Beispiel: "Sie ist eine ältere Dame, aber sehr aktiv."
  • Altern: "erwachsen werden", "Erfahrungen sammeln", "reifen".
Beispiel: "Mit den Jahren hat er viel Erfahrung gesammelt."
  • Arm: "materiell eingeschränkt", "in finanziellen Schwierigkeiten".
Beispiel: "Sie stammt aus einer materiell eingeschränkten Familie, ist aber sehr talentiert."
  • Insolvent werden: "finanzielle Verluste erleiden", "in eine schwierige Lage geraten".
Beispiel: "Nach der Krise fanden sich viele Unternehmer in einer schwierigen Lage wieder."
  • Dick: "übergewichtig", "vollschlank", "korpulente".
Beispiel: "Er ist ein bisschen vollschlank, aber sehr selbstbewusst."
  • Schwitzen: "Feuchtigkeit abgeben", "sich abkühlen".
Beispiel: "Während des Trainings gibt er viel Feuchtigkeit ab."
  • Sex: "intime Beziehungen", "Nähe", "körperliche Freuden".
Beispiel: "Sie teilen eine tiefe Nähe."
  • Prostitution: "Anbieten intimer Dienstleistungen", "Arbeit in der Erwachsenenindustrie".
Beispiel: "Sie arbeitet in der Erwachsenenindustrie."
  • Entlassen: "Zusammenarbeit beenden", "Vertrag auflösen", "Rücktritt einlegen".
Beispiel: "Das Unternehmen hat beschlossen, die Zusammenarbeit mit mehreren Mitarbeitern zu beenden."
  • Reiniger: "Sauberkeitsspezialist", "Reinigungsdienstmitarbeiter".
Beispiel: "Der Sauberkeitsspezialist hat im Büro hervorragende Arbeit geleistet."
  • Stehlen: "aneignen", "ohne Erlaubnis nehmen".
Beispiel: "Jemand hat seine Sachen während der Reise angeeignet."

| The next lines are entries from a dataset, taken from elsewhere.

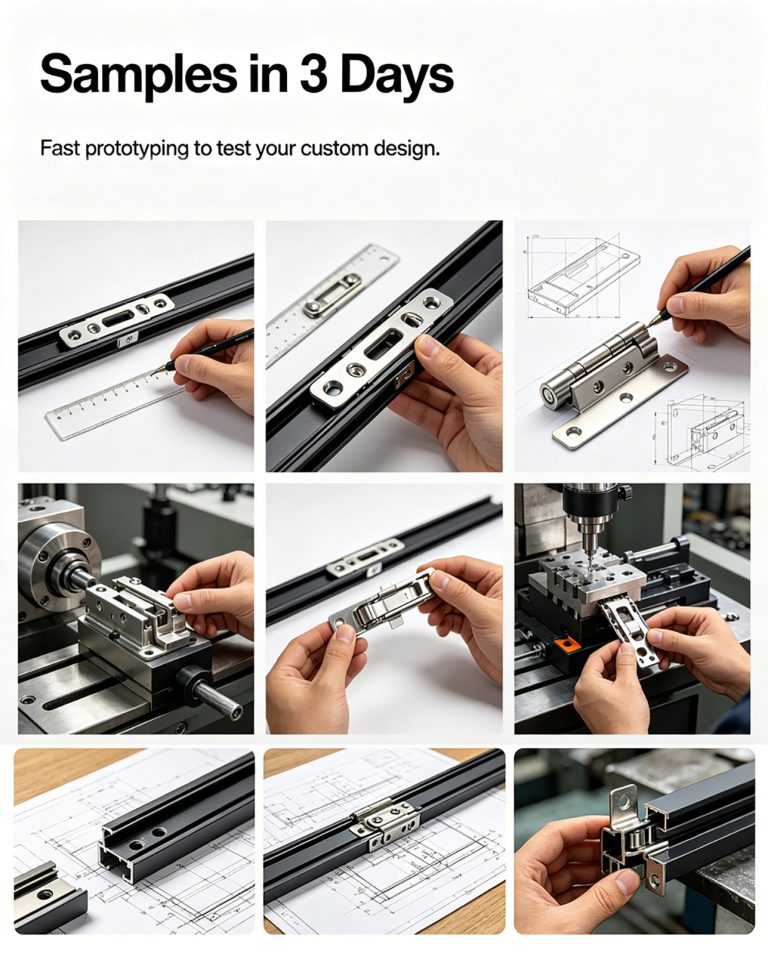 Samples in 3 Days

Fast prototyping to test your custom design.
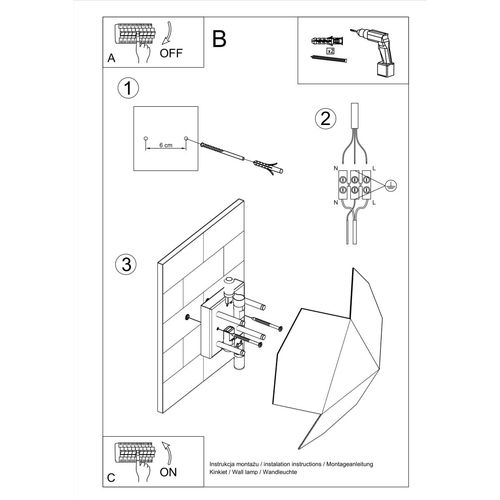 A
OFF

B

1
6 cm

2
N
L
N
L

3

C
ON

Instrukcja montażu / instalation instructions / Montageanleitung
Kinkiet / Wall lamp / Wandleuchte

  • Inhaftieren: "Freiheit entziehen", "hinter Gitter bringen".
Beispiel: "Er wurde wegen schwerer Straftaten inhaftiert."
  • Auf die Toilette gehen: "die Toilette besuchen", "sich erleichtern", "in den Komfort gehen".
Beispiel: "Entschuldigung, ich muss die Toilette besuchen."
  • Erbrechen: "Übelkeit verspüren", "den Magen entleeren".
Beispiel: "Nach der Reise wurde ihm schlecht, und er entleerte den Magen."
Euphemismen haben eine lange und reiche Geschichte, die die Veränderungen in der Gesellschaft, Religion, Kultur und Sprache widerspiegelt. Sie helfen uns, taktvoller und höflicher zu kommunizieren, Konflikte zu vermeiden und soziale Normen aufrechtzuerhalten. Dies ist ein erstaunliches Beispiel dafür, wie sich die Sprache an die Bedürfnisse der Menschen und der Gesellschaft anpasst.